#### Treść zadania:
Przepisz cały poniższy wykaz, wstawiając „observer” wszędzie tam, gdzie stoi „camera”. Pozostała część tekstu ma pozostać bez zmian.

### Przedstawiony materiał ###

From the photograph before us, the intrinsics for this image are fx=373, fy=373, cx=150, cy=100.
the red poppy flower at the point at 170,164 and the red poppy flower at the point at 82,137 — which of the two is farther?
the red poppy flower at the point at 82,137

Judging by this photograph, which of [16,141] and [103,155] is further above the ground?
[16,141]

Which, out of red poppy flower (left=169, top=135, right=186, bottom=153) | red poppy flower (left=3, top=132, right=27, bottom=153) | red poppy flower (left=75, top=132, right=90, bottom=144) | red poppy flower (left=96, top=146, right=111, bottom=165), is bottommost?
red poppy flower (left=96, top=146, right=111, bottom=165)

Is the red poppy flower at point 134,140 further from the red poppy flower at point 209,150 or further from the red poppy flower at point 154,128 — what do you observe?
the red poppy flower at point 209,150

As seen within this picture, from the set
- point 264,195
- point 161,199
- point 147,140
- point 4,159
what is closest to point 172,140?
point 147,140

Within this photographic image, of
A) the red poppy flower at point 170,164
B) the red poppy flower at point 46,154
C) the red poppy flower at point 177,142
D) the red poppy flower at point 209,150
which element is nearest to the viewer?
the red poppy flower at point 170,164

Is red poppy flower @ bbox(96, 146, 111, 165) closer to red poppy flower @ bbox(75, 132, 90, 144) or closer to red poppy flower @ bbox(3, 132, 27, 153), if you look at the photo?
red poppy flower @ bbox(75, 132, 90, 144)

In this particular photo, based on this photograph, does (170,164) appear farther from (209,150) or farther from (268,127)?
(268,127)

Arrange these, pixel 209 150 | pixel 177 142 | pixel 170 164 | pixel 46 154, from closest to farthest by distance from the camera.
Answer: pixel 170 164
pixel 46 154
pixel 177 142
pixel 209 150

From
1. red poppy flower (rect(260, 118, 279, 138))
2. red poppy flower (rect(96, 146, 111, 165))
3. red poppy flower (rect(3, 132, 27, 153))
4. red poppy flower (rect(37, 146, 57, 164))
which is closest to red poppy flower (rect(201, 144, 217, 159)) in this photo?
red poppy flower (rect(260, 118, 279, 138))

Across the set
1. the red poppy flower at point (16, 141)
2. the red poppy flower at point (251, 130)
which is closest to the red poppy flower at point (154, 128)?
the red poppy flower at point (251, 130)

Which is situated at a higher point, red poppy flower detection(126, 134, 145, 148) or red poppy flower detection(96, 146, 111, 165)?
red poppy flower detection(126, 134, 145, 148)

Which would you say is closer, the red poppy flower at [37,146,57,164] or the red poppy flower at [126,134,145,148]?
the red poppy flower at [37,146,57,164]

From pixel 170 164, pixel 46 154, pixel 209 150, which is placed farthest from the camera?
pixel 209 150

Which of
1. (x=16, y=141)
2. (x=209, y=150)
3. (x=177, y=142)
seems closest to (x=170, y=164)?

###

#### Rozwiązanie zadania:
From the photograph before us, the intrinsics for this image are fx=373, fy=373, cx=150, cy=100.
the red poppy flower at the point at 170,164 and the red poppy flower at the point at 82,137 — which of the two is farther?
the red poppy flower at the point at 82,137

Judging by this photograph, which of [16,141] and [103,155] is further above the ground?
[16,141]

Which, out of red poppy flower (left=169, top=135, right=186, bottom=153) | red poppy flower (left=3, top=132, right=27, bottom=153) | red poppy flower (left=75, top=132, right=90, bottom=144) | red poppy flower (left=96, top=146, right=111, bottom=165), is bottommost?
red poppy flower (left=96, top=146, right=111, bottom=165)

Is the red poppy flower at point 134,140 further from the red poppy flower at point 209,150 or further from the red poppy flower at point 154,128 — what do you observe?
the red poppy flower at point 209,150

As seen within this picture, from the set
- point 264,195
- point 161,199
- point 147,140
- point 4,159
what is closest to point 172,140?
point 147,140

Within this photographic image, of
A) the red poppy flower at point 170,164
B) the red poppy flower at point 46,154
C) the red poppy flower at point 177,142
D) the red poppy flower at point 209,150
which element is nearest to the viewer?
the red poppy flower at point 170,164

Is red poppy flower @ bbox(96, 146, 111, 165) closer to red poppy flower @ bbox(75, 132, 90, 144) or closer to red poppy flower @ bbox(3, 132, 27, 153), if you look at the photo?
red poppy flower @ bbox(75, 132, 90, 144)

In this particular photo, based on this photograph, does (170,164) appear farther from (209,150) or farther from (268,127)?
(268,127)

Arrange these, pixel 209 150 | pixel 177 142 | pixel 170 164 | pixel 46 154, from closest to farthest by distance from the observer.
Answer: pixel 170 164
pixel 46 154
pixel 177 142
pixel 209 150

From
1. red poppy flower (rect(260, 118, 279, 138))
2. red poppy flower (rect(96, 146, 111, 165))
3. red poppy flower (rect(3, 132, 27, 153))
4. red poppy flower (rect(37, 146, 57, 164))
which is closest to red poppy flower (rect(201, 144, 217, 159)) in this photo?
red poppy flower (rect(260, 118, 279, 138))

Across the set
1. the red poppy flower at point (16, 141)
2. the red poppy flower at point (251, 130)
which is closest to the red poppy flower at point (154, 128)?
the red poppy flower at point (251, 130)

Which is situated at a higher point, red poppy flower detection(126, 134, 145, 148) or red poppy flower detection(96, 146, 111, 165)?
red poppy flower detection(126, 134, 145, 148)

Which would you say is closer, the red poppy flower at [37,146,57,164] or the red poppy flower at [126,134,145,148]?
the red poppy flower at [37,146,57,164]

From pixel 170 164, pixel 46 154, pixel 209 150, which is placed farthest from the observer?
pixel 209 150

Which of
1. (x=16, y=141)
2. (x=209, y=150)
3. (x=177, y=142)
seems closest to (x=170, y=164)?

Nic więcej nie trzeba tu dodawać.